Start of DATA SUPPLIED

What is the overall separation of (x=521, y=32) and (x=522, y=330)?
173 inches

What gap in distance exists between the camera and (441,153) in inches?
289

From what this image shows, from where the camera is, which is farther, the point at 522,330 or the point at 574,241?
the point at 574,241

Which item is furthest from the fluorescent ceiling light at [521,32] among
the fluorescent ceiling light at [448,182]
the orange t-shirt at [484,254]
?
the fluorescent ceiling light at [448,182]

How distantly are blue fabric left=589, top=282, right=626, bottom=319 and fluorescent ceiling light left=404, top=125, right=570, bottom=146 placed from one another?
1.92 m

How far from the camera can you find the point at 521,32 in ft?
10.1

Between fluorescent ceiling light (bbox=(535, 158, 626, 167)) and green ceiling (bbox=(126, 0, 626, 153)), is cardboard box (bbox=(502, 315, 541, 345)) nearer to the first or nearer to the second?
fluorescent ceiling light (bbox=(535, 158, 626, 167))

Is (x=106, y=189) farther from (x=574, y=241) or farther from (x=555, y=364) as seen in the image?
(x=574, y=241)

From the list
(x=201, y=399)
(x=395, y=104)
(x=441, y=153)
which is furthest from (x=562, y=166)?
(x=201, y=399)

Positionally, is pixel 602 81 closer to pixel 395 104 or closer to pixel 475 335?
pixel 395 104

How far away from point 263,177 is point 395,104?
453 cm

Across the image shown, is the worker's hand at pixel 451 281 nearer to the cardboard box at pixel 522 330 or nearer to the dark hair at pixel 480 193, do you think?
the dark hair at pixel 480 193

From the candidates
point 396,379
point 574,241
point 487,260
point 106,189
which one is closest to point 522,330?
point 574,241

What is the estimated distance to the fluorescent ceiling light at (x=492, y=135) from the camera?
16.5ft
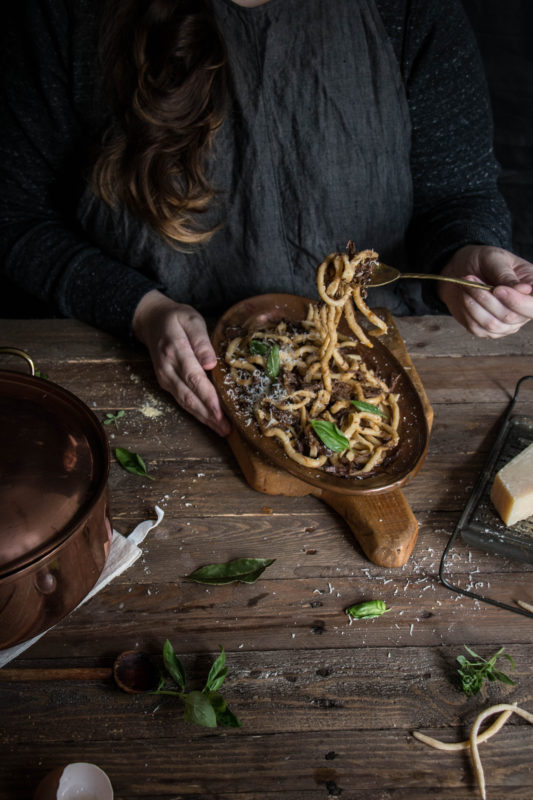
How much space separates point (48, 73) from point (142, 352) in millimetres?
714

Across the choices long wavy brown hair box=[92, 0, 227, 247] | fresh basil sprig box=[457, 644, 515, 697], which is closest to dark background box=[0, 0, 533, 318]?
long wavy brown hair box=[92, 0, 227, 247]

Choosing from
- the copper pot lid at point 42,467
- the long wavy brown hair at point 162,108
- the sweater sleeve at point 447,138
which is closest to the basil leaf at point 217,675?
the copper pot lid at point 42,467

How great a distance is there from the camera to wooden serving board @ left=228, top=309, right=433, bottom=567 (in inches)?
45.0

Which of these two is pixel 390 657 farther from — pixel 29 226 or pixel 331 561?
pixel 29 226

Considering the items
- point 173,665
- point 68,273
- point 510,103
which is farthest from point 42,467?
point 510,103

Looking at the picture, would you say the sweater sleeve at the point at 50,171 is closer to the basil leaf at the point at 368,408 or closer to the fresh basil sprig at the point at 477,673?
the basil leaf at the point at 368,408

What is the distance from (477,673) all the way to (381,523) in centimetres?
29

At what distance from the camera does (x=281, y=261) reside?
67.2 inches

End of DATA SUPPLIED

#### WHAT THIS TASK INVOLVES:
Rewrite all of the material above with "carton" swapped in wherever "cardboard box" appears, keeping every other word the same. Leave out the pictures.

#### ANSWER FOR THE TASK:
What is the overall separation of (x=521, y=32) and (x=522, y=330)?
173 inches

What gap in distance exists between the camera and (441,153) in inches?
289

From what this image shows, from where the camera is, which is farther, the point at 522,330 or the point at 574,241?
the point at 574,241

Which item is furthest from the fluorescent ceiling light at [521,32] among
the fluorescent ceiling light at [448,182]
the orange t-shirt at [484,254]
?
the fluorescent ceiling light at [448,182]

How distantly are blue fabric left=589, top=282, right=626, bottom=319 and fluorescent ceiling light left=404, top=125, right=570, bottom=146 placed from one another?
1.92 m

How far from the camera can you find the point at 521,32 in ft?
10.1

Between fluorescent ceiling light (bbox=(535, 158, 626, 167)) and green ceiling (bbox=(126, 0, 626, 153)), is carton (bbox=(502, 315, 541, 345)) nearer to the first or nearer to the second?
fluorescent ceiling light (bbox=(535, 158, 626, 167))

Is (x=106, y=189) farther from (x=574, y=241) or farther from (x=555, y=364) as seen in the image?
(x=574, y=241)

From the list
(x=201, y=399)
(x=395, y=104)
(x=441, y=153)
which is furthest from (x=562, y=166)?
(x=201, y=399)

Positionally, is pixel 602 81 closer to pixel 395 104 or closer to pixel 475 335?
pixel 395 104

How far away from point 263,177 is point 395,104?
453 cm

Across the image shown, is the worker's hand at pixel 451 281 nearer to the carton at pixel 522 330 or nearer to the dark hair at pixel 480 193, do you think?
the dark hair at pixel 480 193

From the candidates
point 396,379
point 574,241
point 487,260
point 106,189
which one is closest to point 522,330?
point 574,241

What is the estimated distance to the fluorescent ceiling light at (x=492, y=135) from the camera?
16.5ft
How much space separates point (48, 73) from point (142, 352) in millimetres?
714

Across the choices long wavy brown hair box=[92, 0, 227, 247] | fresh basil sprig box=[457, 644, 515, 697], which is closest to dark background box=[0, 0, 533, 318]?
long wavy brown hair box=[92, 0, 227, 247]

Choosing from
- the copper pot lid at point 42,467
- the long wavy brown hair at point 162,108
- the sweater sleeve at point 447,138
which is closest to the basil leaf at point 217,675?
the copper pot lid at point 42,467

How great a distance is there from the camera to wooden serving board @ left=228, top=309, right=433, bottom=567 (in inches)?
45.0

Which of these two is pixel 390 657 farther from — pixel 29 226 or pixel 331 561?
pixel 29 226

Considering the items
- point 173,665
- point 68,273
- point 510,103
which is farthest from point 42,467?
point 510,103

Looking at the picture, would you say the sweater sleeve at the point at 50,171 is closer to the basil leaf at the point at 368,408 or closer to the fresh basil sprig at the point at 477,673?
the basil leaf at the point at 368,408

What is the distance from (477,673) all the way to (381,523) in centimetres?
29

At what distance from the camera does (x=281, y=261) reside?
67.2 inches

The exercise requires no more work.